According to OLED-Display.net "OLED technology has been found useful in creating new forms of lighting. Because of the potential inherent with OLED technology in terms of its flexibility, transparency and thickness, a myriad of new possibilities exist for OLED illumination, lighting and light display shows. The potential is almost infinite, because OLED technology has proven to show lifetimes over 50,000 hours and because it burns at rates that surpass the efficiency of halogen and can reach up to 150 lm/W. In addition, OLED lighting utilizes less CO2, requires less energy and contains no toxic substances. This opens up a revolutionary concept of lighting displays and light based art conceptions."[9]

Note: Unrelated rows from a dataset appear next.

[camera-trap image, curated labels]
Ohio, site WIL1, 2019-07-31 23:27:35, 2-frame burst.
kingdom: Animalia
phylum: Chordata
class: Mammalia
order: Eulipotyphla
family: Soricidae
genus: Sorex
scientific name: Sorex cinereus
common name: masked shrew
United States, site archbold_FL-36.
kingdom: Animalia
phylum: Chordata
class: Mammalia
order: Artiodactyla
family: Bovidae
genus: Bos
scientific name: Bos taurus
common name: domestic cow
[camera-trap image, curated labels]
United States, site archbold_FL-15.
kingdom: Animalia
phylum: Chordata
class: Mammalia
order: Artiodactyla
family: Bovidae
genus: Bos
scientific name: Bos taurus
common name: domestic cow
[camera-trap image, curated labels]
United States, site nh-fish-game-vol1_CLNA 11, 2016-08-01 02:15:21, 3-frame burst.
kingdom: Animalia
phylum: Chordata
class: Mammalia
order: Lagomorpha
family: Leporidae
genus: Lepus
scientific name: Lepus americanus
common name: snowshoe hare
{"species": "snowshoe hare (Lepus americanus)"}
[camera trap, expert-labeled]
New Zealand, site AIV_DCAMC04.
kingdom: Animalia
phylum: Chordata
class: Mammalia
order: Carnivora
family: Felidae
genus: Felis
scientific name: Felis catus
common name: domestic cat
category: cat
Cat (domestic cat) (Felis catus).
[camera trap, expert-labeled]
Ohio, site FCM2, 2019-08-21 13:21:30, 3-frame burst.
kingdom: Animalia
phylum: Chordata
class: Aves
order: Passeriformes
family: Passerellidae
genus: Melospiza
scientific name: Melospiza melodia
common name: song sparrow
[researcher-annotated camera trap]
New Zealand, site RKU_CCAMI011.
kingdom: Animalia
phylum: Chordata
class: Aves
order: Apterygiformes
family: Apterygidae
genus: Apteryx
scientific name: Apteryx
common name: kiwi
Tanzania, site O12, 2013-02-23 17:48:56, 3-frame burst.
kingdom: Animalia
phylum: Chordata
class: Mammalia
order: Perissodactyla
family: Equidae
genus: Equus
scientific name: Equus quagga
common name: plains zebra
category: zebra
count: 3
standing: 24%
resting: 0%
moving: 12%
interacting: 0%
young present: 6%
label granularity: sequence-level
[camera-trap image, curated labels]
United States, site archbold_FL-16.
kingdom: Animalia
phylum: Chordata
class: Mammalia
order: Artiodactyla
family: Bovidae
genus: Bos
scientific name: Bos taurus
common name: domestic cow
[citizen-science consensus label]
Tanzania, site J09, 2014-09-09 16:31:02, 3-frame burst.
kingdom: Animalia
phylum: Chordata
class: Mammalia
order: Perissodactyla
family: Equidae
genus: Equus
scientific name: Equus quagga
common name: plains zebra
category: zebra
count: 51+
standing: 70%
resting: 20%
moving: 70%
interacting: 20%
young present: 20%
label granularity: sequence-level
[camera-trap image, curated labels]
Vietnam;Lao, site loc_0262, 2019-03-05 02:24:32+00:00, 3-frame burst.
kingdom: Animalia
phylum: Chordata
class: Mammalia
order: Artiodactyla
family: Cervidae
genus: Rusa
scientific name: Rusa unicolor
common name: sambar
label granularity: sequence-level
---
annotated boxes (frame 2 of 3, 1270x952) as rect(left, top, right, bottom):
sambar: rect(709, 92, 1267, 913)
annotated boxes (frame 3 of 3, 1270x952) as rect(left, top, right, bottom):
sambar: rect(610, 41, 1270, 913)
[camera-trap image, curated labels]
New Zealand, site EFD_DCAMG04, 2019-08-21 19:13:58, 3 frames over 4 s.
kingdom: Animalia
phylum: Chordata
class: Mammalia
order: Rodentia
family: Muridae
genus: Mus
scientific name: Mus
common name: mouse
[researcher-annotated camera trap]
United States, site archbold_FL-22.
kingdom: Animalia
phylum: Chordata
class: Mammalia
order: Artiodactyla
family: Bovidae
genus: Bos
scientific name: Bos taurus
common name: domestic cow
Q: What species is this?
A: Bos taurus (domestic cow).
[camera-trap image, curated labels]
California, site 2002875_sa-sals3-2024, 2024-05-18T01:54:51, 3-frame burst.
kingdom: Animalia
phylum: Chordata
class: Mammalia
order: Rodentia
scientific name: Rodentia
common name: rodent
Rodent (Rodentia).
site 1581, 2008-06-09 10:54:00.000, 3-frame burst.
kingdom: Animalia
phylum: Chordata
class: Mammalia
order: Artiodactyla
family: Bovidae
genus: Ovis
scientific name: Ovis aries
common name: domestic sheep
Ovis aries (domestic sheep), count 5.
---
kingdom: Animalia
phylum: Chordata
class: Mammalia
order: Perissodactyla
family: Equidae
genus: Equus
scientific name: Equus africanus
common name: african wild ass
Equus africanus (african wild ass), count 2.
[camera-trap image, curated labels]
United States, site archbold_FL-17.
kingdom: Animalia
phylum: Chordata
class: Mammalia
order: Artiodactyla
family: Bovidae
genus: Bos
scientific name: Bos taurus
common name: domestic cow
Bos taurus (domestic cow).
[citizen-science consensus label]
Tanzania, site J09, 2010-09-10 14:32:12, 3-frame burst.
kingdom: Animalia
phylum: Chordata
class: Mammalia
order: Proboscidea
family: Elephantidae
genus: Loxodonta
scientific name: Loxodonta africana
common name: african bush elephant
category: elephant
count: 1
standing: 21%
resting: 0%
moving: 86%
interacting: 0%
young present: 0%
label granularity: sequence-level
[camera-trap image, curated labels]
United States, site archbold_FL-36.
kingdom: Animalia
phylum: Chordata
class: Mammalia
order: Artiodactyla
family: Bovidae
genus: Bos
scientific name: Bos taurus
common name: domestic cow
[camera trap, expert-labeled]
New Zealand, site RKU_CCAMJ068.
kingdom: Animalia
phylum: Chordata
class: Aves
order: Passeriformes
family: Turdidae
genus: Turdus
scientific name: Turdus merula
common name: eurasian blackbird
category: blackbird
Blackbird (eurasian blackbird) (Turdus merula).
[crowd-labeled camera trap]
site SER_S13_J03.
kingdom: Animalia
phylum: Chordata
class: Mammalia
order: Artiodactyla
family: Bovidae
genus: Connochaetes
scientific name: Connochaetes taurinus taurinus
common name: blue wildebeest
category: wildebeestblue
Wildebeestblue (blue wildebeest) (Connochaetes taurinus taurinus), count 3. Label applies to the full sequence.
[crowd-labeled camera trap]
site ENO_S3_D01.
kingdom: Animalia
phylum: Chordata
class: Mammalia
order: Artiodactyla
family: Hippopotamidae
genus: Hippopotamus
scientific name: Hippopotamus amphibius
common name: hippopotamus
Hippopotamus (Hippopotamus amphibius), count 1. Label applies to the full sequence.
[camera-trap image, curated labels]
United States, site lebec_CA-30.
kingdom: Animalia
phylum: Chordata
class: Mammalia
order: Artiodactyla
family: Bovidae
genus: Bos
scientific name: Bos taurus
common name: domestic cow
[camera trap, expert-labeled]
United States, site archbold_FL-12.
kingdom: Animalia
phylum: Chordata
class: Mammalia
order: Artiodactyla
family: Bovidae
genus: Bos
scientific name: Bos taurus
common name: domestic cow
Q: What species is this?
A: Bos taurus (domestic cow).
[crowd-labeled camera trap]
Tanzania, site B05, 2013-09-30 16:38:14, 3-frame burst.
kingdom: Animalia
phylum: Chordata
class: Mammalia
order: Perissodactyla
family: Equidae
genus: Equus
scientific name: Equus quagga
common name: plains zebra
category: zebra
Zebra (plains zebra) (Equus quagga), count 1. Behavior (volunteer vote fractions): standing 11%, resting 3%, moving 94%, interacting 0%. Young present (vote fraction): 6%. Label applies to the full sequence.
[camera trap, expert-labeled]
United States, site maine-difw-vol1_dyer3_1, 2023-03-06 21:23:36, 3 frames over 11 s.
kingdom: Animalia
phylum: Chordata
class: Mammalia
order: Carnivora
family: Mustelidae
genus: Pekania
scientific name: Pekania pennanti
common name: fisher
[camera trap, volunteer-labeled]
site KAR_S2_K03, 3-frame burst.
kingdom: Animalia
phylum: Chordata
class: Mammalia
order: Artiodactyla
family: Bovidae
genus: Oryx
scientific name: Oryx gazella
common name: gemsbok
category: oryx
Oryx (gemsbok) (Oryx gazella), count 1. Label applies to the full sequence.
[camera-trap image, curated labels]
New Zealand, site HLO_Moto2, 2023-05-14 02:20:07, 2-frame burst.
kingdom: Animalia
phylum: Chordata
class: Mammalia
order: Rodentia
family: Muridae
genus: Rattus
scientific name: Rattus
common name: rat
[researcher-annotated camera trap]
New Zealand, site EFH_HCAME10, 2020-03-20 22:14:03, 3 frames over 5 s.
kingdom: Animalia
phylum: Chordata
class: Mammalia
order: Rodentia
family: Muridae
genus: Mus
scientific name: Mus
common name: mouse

"OLED technology is at a premium relative to LED, but there are superior lighting quality benefits," said Jeannine Fisher Wang, director of business development and marketing for Acuity's OLED group. "The overall design and construction of these luminaires is very high quality, reflective of the superior nature of the OLED light source." OLED will become mainstream, predicts Darice Liu, a spokeswoman for UDC. "We believe that OLED lighting has the potential to dominate many of the residential and commercial market applications," [54]

Patent disputes[edit]

in 2012, UDC reported two favorable patent decisions. The first one is from Japan, regarding two patents (JP781 and JP158) relating to UDC's L2MX technology. The patents were upheld as valid by the Japanese patent office. The second decision related to one of the OVJP patents in Korea. The Korean patent office issued a favorable decision which upheld the patent as valid.[11] Some financial analysts have contended that Universal Display's patents are likely to be rescinded in November 2013 at the EPO Board of Appeal, however Oppenheimer analyst Andrew Uekwitz already chimed in to defend them, saying Asensio's latest article "contains nothing new or valuable" that wasn't already disclosed in its most recent quarterly report.[55]